## [Text section]
Introduction to OpenCS

Introduction

The Open Compute Stack (OpenCS) framework is a common platform for modelling of problems described by large-scale systems of differential and algebraic equations (ODE or DAE), parallel evaluation of model equations on diverse types of computing devices (including heterogeneous setups), parallel simulation on shared and distributed memory systems, and model exchange.

The framework provides a platform-independent binary interface for model-exchange with the data structures to describe, store in computer memory and evaluate large scale ODE/DAE systems of equations. This approach differs from the typical model-exchange/co-simulation interfaces in that it does not require a human or a machine readable model definition as in modelling and model-exchange languages (i.e. Modelica, gPROMS and CellML) nor a binary interface (C API) implemented in shared libraries (i.e. Simulink and Functional Mock-up Interface).
For instance, in the OpenCS framework model equations are specified in a symbolic form using the OpenCS API, transformed into the bytecode instructions using the operator overloading technique and stored as an array of binary data (a Compute Stack) for direct evaluation by simulators on all platforms/operating systems (including heterogeneous systems) with no additional processing nor compilation steps. Therefore, the same model-specification can be used on any computing platform.
It must be kept in mind that the main purpose is an exchange of individual large-scale models whose equations can be evaluated on different computing devices and which can be simulated on different high-performance computing platforms. Although possible, use of OpenCS models as building blocks for models in other simulators is not the major goal of OpenCS.

## [Extracted information]
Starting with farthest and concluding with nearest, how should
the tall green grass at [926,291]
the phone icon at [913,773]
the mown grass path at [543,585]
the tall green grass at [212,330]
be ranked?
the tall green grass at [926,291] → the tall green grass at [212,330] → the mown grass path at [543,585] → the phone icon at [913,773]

## [Stated exercise]
Copy out word for word the passage of the OpenCS introduction above, starting at "The Open Compute" and ending at "and model exchange.".

## [Response]
The Open Compute Stack (OpenCS) framework is a common platform for modelling of problems described by large-scale systems of differential and algebraic equations (ODE or DAE), parallel evaluation of model equations on diverse types of computing devices (including heterogeneous setups), parallel simulation on shared and distributed memory systems, and model exchange.